Now the critics have been harsh to The California Kid over the years, a period of time in his life where he went from the dominant 145 champion in the world when the WEC was around, to entering the UFC as a contender and fighting for the belt three times since 2010, losing in one sided competitions to Jose Aldo, Dominick Cruz, and Renan Barao.

The reoccurring questions he fields on a constant basis are far from flattering these days. What feels to be the harshest of the bunch is when reporters ask if he’s being handed title shots unfairly since he’s one of a select few fighters who carry weight in the MMA community at the light weight classes.

Brian Bowles felt he was getting handed title shots before their fight at UFC 139 when the winner was going to face Dominick Cruz, of whom Faber had just fought and lost a decision to for the title. Faber famously shot back when told of Bowles comments that his opponents can have title shots, if they can beat him first of course.
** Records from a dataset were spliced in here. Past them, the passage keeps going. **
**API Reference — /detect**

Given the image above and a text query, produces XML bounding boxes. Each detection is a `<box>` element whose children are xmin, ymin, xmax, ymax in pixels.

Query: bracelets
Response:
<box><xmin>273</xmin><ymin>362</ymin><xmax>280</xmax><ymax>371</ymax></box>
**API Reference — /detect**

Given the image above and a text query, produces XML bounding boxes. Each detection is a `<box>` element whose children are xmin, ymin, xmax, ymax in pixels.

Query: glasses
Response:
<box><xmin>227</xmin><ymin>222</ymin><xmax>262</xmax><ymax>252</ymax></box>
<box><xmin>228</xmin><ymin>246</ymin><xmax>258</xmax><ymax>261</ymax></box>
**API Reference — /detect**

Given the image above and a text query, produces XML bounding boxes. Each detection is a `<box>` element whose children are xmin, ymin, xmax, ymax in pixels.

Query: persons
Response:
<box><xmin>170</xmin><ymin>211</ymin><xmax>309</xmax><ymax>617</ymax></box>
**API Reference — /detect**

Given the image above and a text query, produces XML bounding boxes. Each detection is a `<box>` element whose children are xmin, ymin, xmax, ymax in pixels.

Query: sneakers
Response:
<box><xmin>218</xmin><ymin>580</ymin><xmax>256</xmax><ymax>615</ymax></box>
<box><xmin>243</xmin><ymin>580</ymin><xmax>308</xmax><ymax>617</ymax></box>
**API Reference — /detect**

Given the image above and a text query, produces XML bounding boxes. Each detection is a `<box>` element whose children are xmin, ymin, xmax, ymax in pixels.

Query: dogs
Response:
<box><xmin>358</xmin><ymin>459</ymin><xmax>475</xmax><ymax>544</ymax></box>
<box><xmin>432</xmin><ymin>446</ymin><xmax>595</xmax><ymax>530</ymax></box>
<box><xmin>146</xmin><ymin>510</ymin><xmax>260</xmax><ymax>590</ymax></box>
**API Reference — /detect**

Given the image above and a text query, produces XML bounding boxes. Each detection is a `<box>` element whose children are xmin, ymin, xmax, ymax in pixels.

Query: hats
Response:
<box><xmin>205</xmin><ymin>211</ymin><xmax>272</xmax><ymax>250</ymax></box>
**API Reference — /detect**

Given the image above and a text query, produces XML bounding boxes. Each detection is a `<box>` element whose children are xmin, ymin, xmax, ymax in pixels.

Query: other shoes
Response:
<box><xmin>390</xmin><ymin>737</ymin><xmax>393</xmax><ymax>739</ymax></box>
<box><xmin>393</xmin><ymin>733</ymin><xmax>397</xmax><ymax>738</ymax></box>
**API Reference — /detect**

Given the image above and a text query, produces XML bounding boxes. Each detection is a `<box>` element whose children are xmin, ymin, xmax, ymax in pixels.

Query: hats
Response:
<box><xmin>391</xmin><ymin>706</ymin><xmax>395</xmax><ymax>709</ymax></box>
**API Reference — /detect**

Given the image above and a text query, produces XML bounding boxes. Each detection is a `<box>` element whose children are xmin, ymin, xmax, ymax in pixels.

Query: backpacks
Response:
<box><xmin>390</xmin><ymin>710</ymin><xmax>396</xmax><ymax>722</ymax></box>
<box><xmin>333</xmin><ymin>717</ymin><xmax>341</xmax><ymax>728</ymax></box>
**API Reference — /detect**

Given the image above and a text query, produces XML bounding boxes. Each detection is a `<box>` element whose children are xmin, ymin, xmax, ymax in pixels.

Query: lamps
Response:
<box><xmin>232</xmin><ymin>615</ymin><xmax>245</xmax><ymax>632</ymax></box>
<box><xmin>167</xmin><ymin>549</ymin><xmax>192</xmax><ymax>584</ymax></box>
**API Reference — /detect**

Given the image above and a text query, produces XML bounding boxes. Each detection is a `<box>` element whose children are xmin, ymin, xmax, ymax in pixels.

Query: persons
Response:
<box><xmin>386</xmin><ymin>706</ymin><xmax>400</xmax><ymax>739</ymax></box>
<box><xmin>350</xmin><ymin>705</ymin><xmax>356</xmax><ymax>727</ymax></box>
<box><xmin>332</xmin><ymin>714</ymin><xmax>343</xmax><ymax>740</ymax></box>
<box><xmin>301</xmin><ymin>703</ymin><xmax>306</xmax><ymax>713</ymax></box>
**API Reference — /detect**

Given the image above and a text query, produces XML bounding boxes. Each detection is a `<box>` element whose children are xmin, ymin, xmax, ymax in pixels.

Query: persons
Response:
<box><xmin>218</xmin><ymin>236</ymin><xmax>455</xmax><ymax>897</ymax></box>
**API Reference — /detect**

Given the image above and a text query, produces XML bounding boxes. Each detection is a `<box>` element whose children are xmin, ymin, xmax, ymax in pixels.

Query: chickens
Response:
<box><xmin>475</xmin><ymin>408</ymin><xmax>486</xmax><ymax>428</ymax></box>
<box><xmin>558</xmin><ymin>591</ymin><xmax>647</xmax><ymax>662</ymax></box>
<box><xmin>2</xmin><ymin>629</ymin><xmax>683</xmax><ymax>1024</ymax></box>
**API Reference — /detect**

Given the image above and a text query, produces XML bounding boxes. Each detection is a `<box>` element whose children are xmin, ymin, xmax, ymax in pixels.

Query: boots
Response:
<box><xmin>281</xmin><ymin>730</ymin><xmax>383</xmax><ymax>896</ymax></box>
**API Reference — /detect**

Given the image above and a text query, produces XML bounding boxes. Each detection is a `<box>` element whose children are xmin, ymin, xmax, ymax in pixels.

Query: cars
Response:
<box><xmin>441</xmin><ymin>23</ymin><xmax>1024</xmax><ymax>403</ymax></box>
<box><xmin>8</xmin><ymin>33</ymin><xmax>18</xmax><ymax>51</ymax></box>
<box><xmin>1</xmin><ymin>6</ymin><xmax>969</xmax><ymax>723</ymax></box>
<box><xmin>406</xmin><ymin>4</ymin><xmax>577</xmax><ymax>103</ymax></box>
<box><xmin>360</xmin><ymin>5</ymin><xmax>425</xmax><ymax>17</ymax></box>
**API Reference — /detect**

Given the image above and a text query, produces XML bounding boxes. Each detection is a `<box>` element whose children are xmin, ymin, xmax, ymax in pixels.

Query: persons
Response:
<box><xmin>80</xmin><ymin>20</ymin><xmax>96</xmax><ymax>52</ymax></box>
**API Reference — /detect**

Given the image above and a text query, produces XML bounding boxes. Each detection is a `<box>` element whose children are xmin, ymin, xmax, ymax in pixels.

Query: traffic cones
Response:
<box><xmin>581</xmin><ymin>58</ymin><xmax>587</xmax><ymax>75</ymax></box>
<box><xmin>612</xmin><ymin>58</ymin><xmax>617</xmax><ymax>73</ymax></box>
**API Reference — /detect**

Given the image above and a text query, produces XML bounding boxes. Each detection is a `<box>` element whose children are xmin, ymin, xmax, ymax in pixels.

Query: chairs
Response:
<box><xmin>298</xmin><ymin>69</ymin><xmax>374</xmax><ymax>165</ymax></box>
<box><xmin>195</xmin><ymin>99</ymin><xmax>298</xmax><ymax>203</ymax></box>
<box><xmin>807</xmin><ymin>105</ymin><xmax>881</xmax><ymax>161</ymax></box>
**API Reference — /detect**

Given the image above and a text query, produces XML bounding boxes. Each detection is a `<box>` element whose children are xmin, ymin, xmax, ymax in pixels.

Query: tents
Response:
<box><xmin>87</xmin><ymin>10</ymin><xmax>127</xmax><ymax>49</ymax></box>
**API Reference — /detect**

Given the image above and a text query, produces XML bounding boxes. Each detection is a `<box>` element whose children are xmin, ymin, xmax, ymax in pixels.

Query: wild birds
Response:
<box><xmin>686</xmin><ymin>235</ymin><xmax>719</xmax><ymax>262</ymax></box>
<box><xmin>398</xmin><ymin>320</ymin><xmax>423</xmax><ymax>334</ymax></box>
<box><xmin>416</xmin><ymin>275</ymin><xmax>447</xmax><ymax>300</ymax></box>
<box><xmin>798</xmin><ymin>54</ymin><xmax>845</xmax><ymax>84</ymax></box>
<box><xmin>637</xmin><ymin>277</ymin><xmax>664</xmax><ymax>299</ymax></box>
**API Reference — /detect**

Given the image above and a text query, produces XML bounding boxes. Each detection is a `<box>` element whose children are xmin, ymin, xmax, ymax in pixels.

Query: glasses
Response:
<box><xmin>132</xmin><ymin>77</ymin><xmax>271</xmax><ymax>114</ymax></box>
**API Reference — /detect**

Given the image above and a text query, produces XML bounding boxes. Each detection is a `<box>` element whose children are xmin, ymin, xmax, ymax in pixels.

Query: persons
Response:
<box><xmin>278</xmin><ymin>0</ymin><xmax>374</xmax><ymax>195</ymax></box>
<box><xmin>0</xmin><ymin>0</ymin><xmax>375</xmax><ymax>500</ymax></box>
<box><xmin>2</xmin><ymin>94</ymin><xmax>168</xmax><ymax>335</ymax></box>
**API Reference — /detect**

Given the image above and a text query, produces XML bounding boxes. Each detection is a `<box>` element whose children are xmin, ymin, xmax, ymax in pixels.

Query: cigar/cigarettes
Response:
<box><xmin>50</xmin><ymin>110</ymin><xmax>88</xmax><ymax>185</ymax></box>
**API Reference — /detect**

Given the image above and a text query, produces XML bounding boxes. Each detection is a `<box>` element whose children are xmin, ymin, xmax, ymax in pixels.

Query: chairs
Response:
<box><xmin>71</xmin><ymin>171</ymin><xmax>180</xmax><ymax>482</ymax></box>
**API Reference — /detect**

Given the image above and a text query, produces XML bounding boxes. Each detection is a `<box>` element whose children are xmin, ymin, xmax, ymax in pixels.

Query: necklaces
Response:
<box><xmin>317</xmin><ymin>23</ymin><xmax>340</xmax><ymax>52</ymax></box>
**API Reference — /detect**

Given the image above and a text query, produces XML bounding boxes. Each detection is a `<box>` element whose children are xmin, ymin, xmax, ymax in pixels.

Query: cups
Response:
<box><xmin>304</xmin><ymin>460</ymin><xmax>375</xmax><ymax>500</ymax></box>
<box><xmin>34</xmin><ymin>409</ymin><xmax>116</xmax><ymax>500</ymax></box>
Now he’s staring number six right in the eyes. When people ask if he’s got what it takes to win a UFC title at this point, after all the years of fighting, after all the title shots lost, there’s one thing they are missing, and it factors in to the reason they ask these types of questions in the first place.

Look how he continually finds himself back at this place, knocking on the champ’s door once again. He got here through committing to the journey and not worrying about the destination.  When he wraps his hands tomorrow and begins training for an opponent he will be widely considered out matched by, while training for his thirty seventh mixed martial arts bout, I guarantee you his step will be light and his intent focused.

His abilities to fight in this moment won’t be due to any physical acumen, but intern by his force of will to push forward and not give up, regardless the odds, regardless the criticism, and regardless of the outcome. He could bring home the belt at UFC 169 and to deny the possibility is to deny the very essence of mixed martial arts.